======== EXERCISE TEXT ========

This whole thing is part of why I started taking her to the Universalist-Unitarian church. I want her to have access to a spiritual community with some rituals, one that was open to all forms of religion and I want her to have something to fall back on when someone else challenges her. We live in the Bible Belt. There’s a guy who stands in front of the court house downtown, preaching Jesus to everybody who walks past. The girl will certainly encounter people who will assail her with whatever their preacher says and when some kid tells her “My church says God hates fags”, I want her to be able to say “My church believes in the inherent value of all human beings and that God loves us all enough to accept us all into Heaven” or words to that effect.
It’s a weird situation. I sometimes wonder if I’m holding back too much. When I tell the girl “Little Red Riding Hood”, I say the wolf wants to eat the cookies Little Red has in her basket. I tend to soft pedal, to smooth out some of the rough edges. Maybe I’m softening things too much. Which would be a really strange thing for me to be doing. I’m usually the one who offends people with my tendency to call a spade a fuckin’ spade and then get pissed off because so many fuckin’ people don’t know the difference between a spade and a shovel, for fuck’s sake. I try to be aware of other people’s sensibilities and I have made considerable progress in that area, but I’m not aspiring to become one of those ultra-sensitive guys who talks about their feelings in a sing-song voice and has to qualify every statement lest someone think they’re being overly aggressive in their request for someone to pass the sea salt. Then, my daughter sits down and wants a story and I find myself avoiding the more gruesome and unseemly passages of “The Three Little Pigs” for fear of shattering her innocence or something. Maybe the babysitter has performed a service for us by opening a can of Mosaic worms which we can now play with and talk about.
Which does not mean I want her to tell the girl the fabulous story of Job. And that business about Sodom and Gomorrah is right off the agenda as well.
The mommy suggested we find a collection of stories from different religions and tell those to the girl, which is a brilliant idea. Actually, I don’t have to find a book – I have shelves full of them. I can think of a half-dozen Inuit stories off the top of my head that would be pretty fun. There’s one where Kuluscap is wandering along looking for adventures and he comes to a village which is populated entirely with cats. The cats are people who have been turned into cats by a witch. Kuluscap turns himself into a cat. He starts to live in the village. All of the cats are trying to survive. They do the best they can, hunting mice and small birds. Kuluscap leaves the village every day and when he is alone he turns himself back into Kuluscap and goes hunting for larger game, deer, elk, bear. When he has killed an animal, he turns himself back into a cat, returns to the village and tells the other cats to follow him. He leads them to the deer or elk or bear or whatever. In this way, Kuluscap the cat proves himself to be a great hunter and a valuable asset to the community. He quickly becomes the chief of the cats. Kuluscap begins to lead hunting expeditions. He leads the cat hunters away from the village, slips away from them and kills some large animal. The cats are doing pretty well.

======== SUPPLIED INFORMATION ========

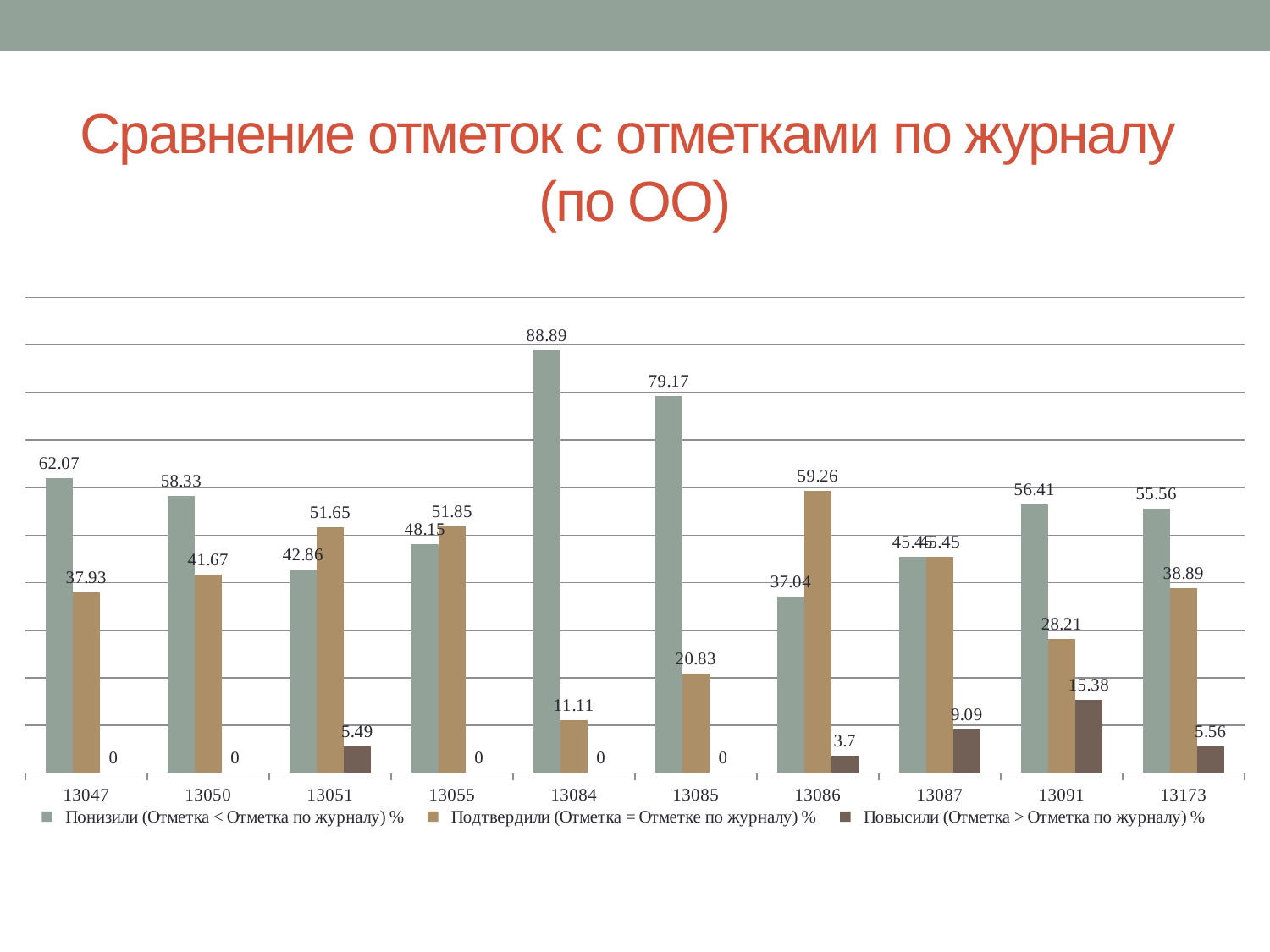
What is the value of the Понизили series for category 13084? 88.89 What is the difference between the Понизили and Подтвердили values for category 13047? 24.14 How many categories are shown on the x axis? 10 Which category has the highest value in the Понизили series? 13084 What is the value of the Повысили series for category 13091? 15.38 What is the value of the Повысили series for category 13050? 0 What is the value of the Подтвердили series for category 13086? 59.26 Which category has the lowest value in the Подтвердили series? 13084 What kind of chart is shown on the slide? Bar chart For category 13055, which is larger: the Понизили value or the Подтвердили value? Подтвердили How many series does the legend list? 3 What is the title of the slide? Сравнение отметок с отметками по журналу (по ОО)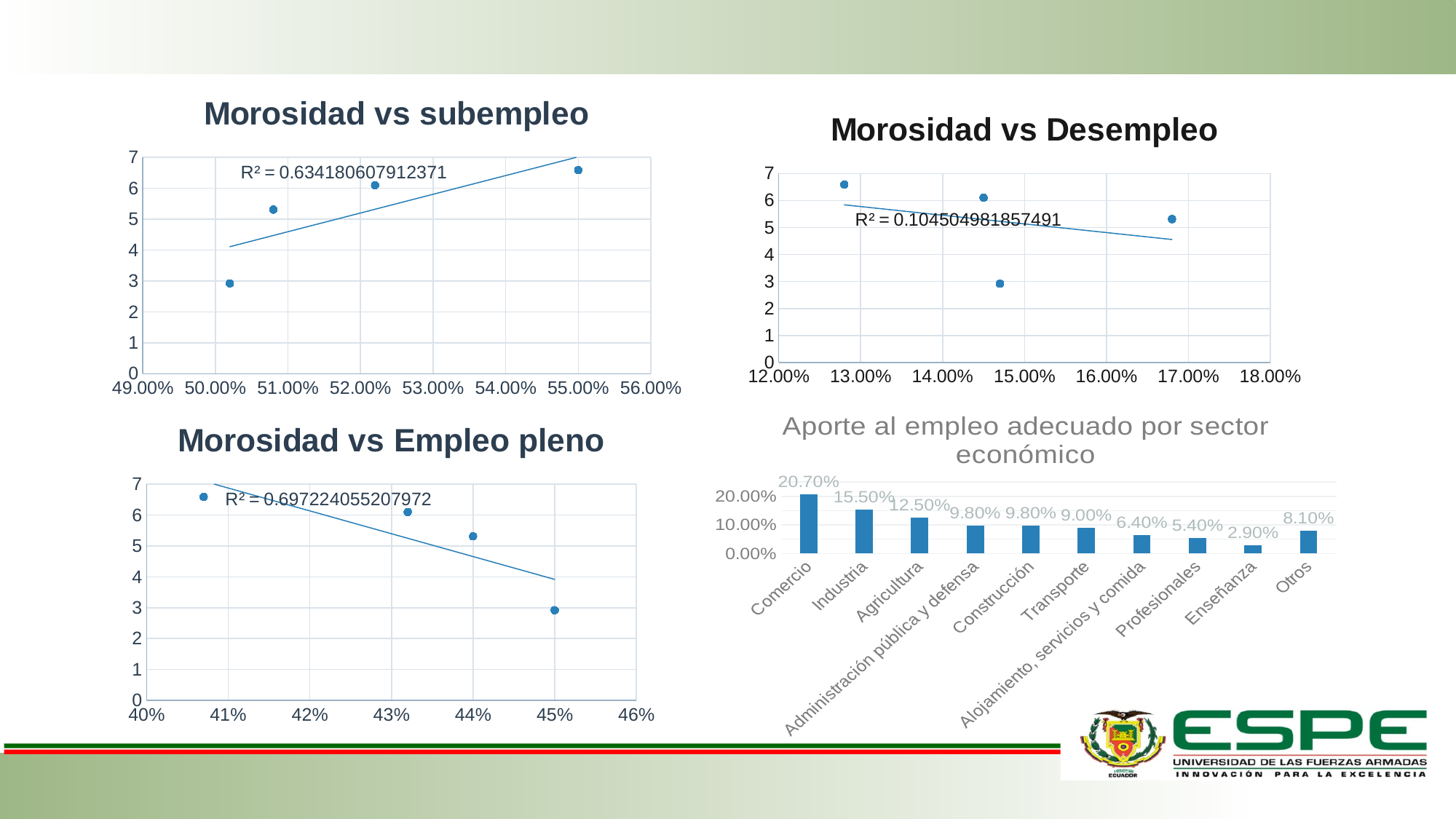
In the 'Aporte al empleo adecuado por sector económico' chart, which is larger, Otros or Profesionales? Otros In the 'Aporte al empleo adecuado por sector económico' chart, what is the difference between Comercio and Industria? 5.20% In the 'Aporte al empleo adecuado por sector económico' chart, what is the value for Comercio? 20.70% What R² value is shown on the 'Morosidad vs Empleo pleno' chart? 0.697224055207972 What R² value is shown on the 'Morosidad vs subempleo' chart? 0.634180607912371 In the 'Aporte al empleo adecuado por sector económico' chart, which sector has the highest value? Comercio What kind of chart is 'Aporte al empleo adecuado por sector económico'? Bar chart How many sectors are shown in the 'Aporte al empleo adecuado por sector económico' chart? 10 In the 'Aporte al empleo adecuado por sector económico' chart, what is the value for Enseñanza? 2.90% In the 'Morosidad vs Empleo pleno' chart, does the trendline rise or fall as the x-axis value increases? Fall In the 'Aporte al empleo adecuado por sector económico' chart, which sector has the lowest value? Enseñanza How many data points are plotted in the 'Morosidad vs Desempleo' chart? 4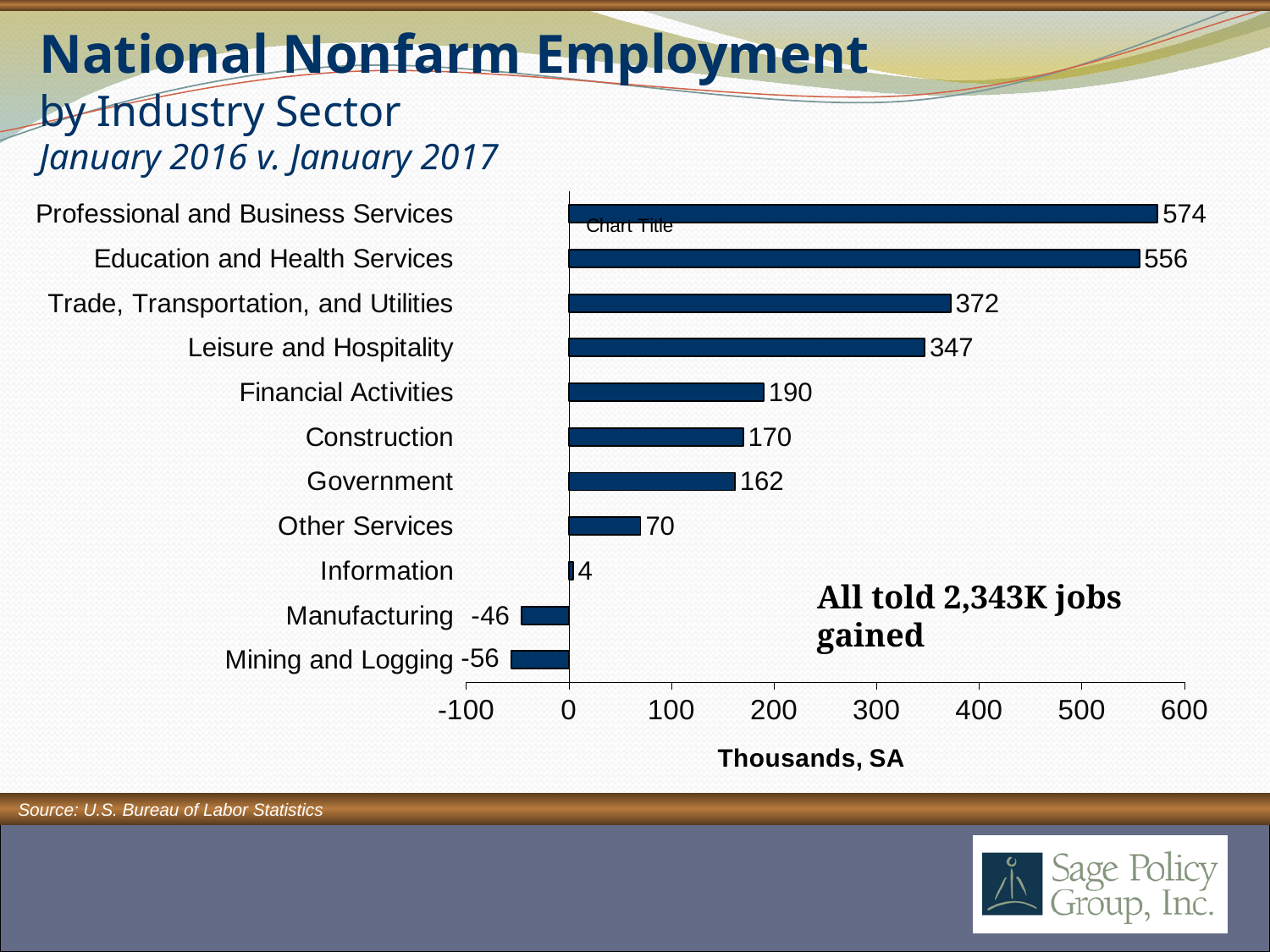
Which industry sector has the lowest value? Mining and Logging What is the label of the horizontal axis? Thousands, SA Which is larger, the value for Construction or the value for Government? Construction What is the difference between the values for Professional and Business Services and Education and Health Services? 18 What is the value for Mining and Logging? -56 How many industry sectors are shown in the chart? 11 What is the value for Professional and Business Services? 574 What is the value for Government? 162 Is the value for Financial Activities greater or less than 200? less Which industry sector has the highest value? Professional and Business Services What is the difference between the values for Trade, Transportation, and Utilities and Leisure and Hospitality? 25 What kind of chart is shown on the slide? bar chart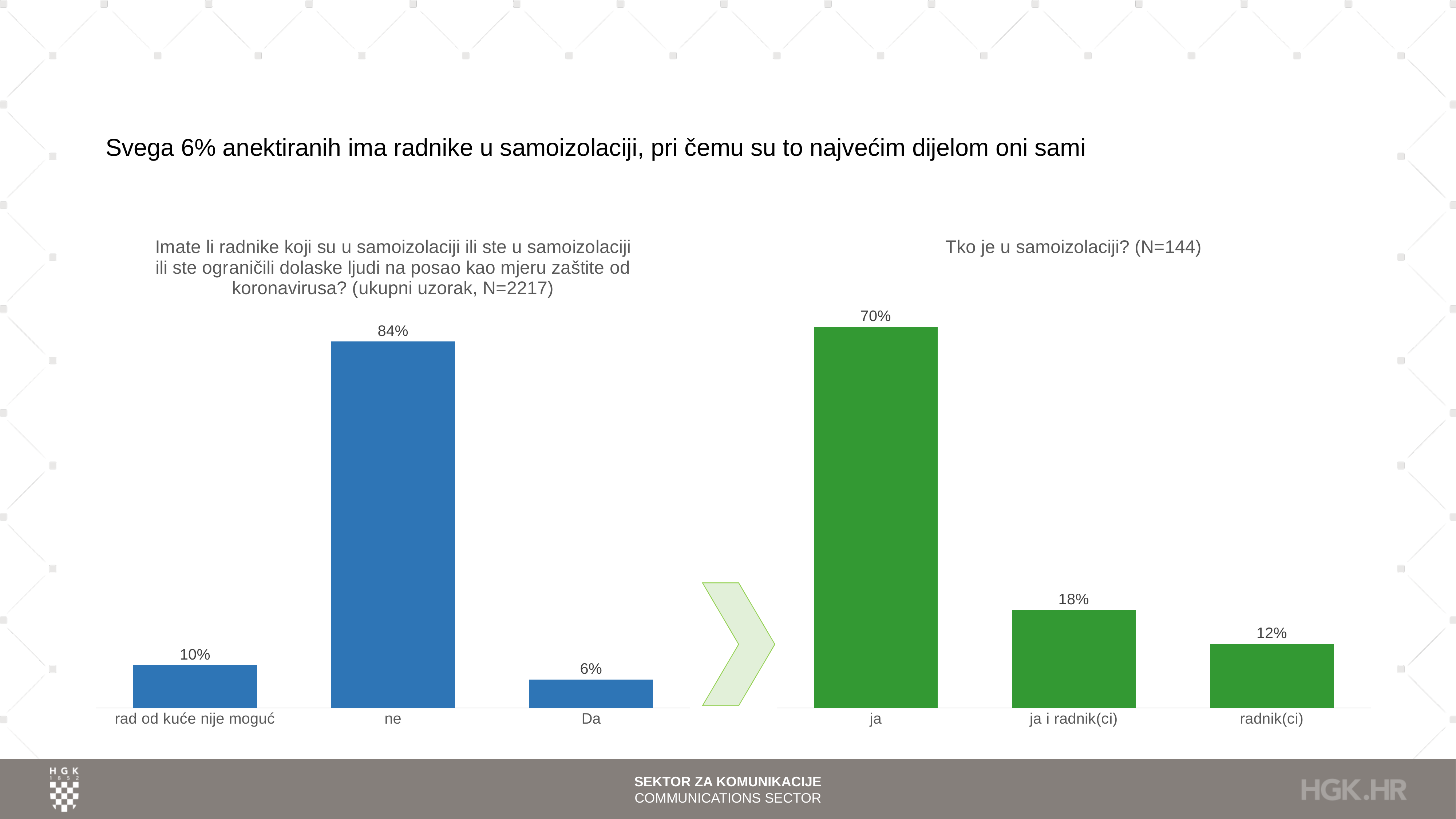
In the right chart (Tko je u samoizolaciji?), which category has the lowest value? radnik(ci) What kind of chart is the left chart (Imate li radnike koji su u samoizolaciji...)? Bar chart What is the sample size (N) stated in the title of the right chart? N=144 In the right chart (Tko je u samoizolaciji?), what is the value for "radnik(ci)"? 12% In the left chart (Imate li radnike koji su u samoizolaciji...), what is the value for "ne"? 84% In the right chart (Tko je u samoizolaciji?), what is the value for "ja"? 70% In the left chart (Imate li radnike koji su u samoizolaciji...), which is larger, the value for "rad od kuće nije moguć" or the value for "Da"? rad od kuće nije moguć In the left chart (Imate li radnike koji su u samoizolaciji...), what is the value for "rad od kuće nije moguć"? 10% In the left chart (Imate li radnike koji su u samoizolaciji...), what is the value for "Da"? 6% In the left chart (Imate li radnike koji su u samoizolaciji...), which category has the highest value? ne How many categories are shown in the right chart (Tko je u samoizolaciji?)? 3 In the right chart (Tko je u samoizolaciji?), what is the difference between the values for "ja" and "ja i radnik(ci)"? 52%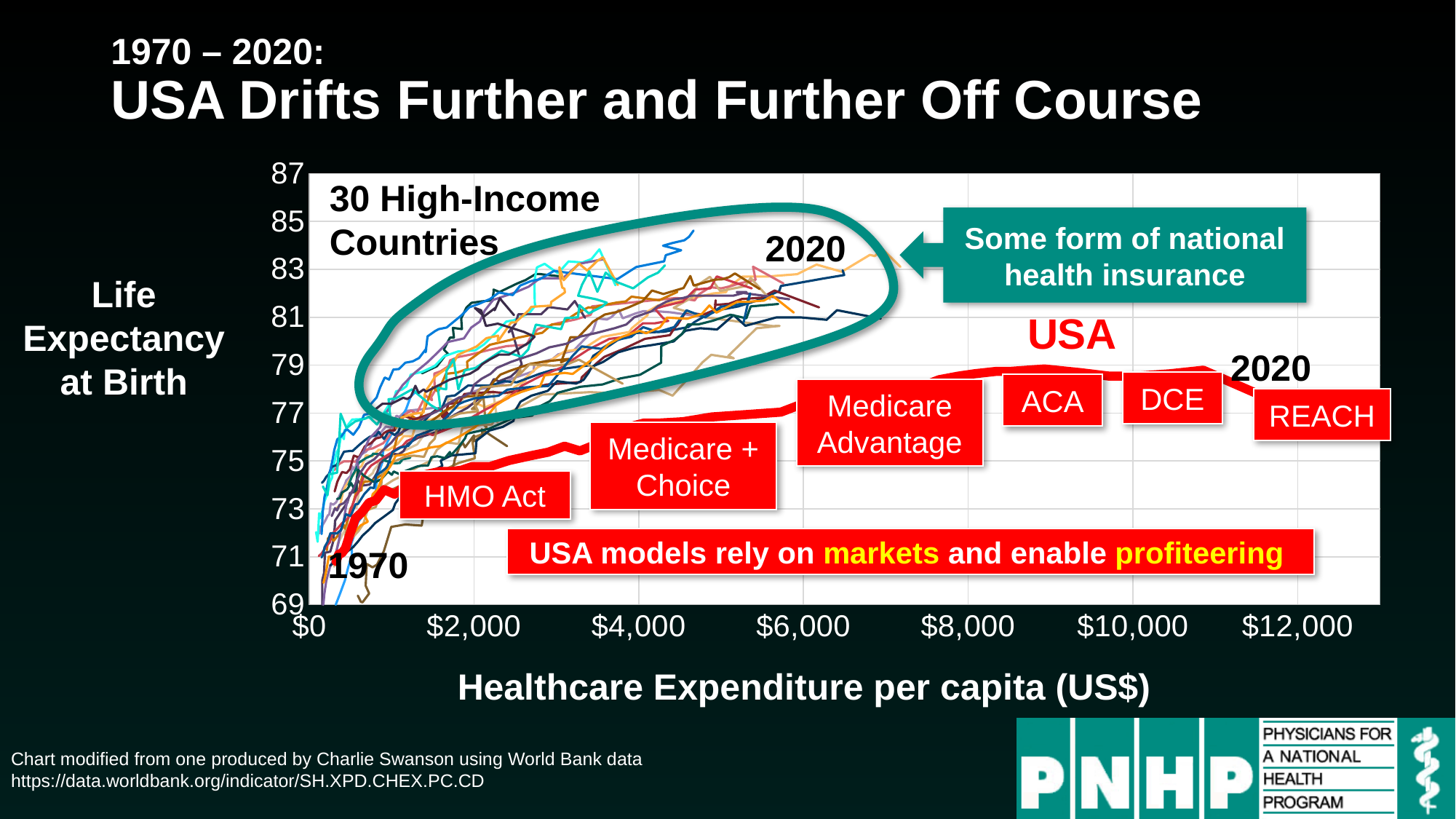
What is the label of the x axis? Healthcare Expenditure per capita (US$) How many USA policy labels (HMO Act, Medicare + Choice, etc.) are marked along the USA line? 6 Is the USA's life expectancy at birth in 2020 greater or less than 79? less Is the USA's life expectancy at birth in 1970 greater or less than 73? less In 2020, which has the higher life expectancy at birth: the USA or the group of 30 high-income countries? the 30 high-income countries What kind of chart is shown on the slide? line chart Is the healthcare expenditure per capita of the 30 high-income countries in 2020 greater or less than $8,000? less Does life expectancy at birth generally rise or fall as healthcare expenditure per capita increases along the x axis? rise What is the title of the slide's chart? 1970 – 2020: USA Drifts Further and Further Off Course How many high-income countries does the chart say are plotted alongside the USA? 30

========

▸ **PROBLEM DETAILS**:
Extend the essay on telling stories to a daughter, picking up right after its final sentence. The entries have nothing to do with the essay on telling stories to a daughter.

▸ **ANSWER TO THIS PROBLEM**:
One day, Kuluscap leads the cat hunters to the river. They get into a canoe and paddle across to an island where there are many ducks’ nests. They want to gather eggs. The witch goes along with them, having changed herself into a cat. When Kuluscap sneaks away from the others, she says “Now, we must all go back to the village” and gets into the canoe. The other cats follow her. They paddle away from the island, leaving Kuluscap stranded. The witch leads the other cats back to the village. After a few days she says “The chief is gone and I am here. I am chief now.”
On the island, Kuluscap begins to sing. He sings a song that has great power. The song goes out of Kuluscap and across the river. The song travels many miles through forests and over mountains until it finds Fox, who is Kuluscap’s friend. Fox hears the song and immediately he follows it back to its source.
“Friend Fox” says Kuluscap “I am trapped here on this island.”
“Hold on to my tail” says Fox. “I will tow you across the water.” Kuluscap holds on to Fox’s tail and Fox swims, towing Kuluscap behind.
There is a huge storm. Kuluscap says “The witch has made this storm.”
Fox says “No, this is just a storm. Keep holding my tail. We will be across soon.” Nevertheless, it takes them all night to get across the river.
When they are across, Kuluscap thanks Fox and goes back to the village of cats. He knows that the witch has made herself chief while he is away and that she will oppose him when he returns so he makes a trap for her in a clearing outside the village. He rubs the trunk of a pine tree and speaks to it so the sap comes out. The whole trunk of the tree is covered with sap. Then he goes to the edge of the village and peaks out from behind bushes. He does this in a way that the cats will see him sneaking around and poking his head up because he wants the witch to see him. After a while, the witch sees him and thinks “There is Kuluscap, sneaking around, trying to figure out how to become chief again.” She picks up an ax and runs after Kuluscap, chases him to the clearing. Kuluscap hides behind some bushes. The witch looks all around, but she can’t find Kuluscap. She thinks “He is hiding around here, getting ready to jump out and attack me” so she backs up against the tree so Kuluscap can’t attack her from behind and she gets stuck in the sap. She is stuck to the tree and can’t get away. Kuluscap returns to the village. All the cats are happy to see him. They don’t know that he is Kuluscap, but they are happy to see him because he is a better chief than the witch. Still, they are afraid that the witch is going to come back and when she does things will be bad.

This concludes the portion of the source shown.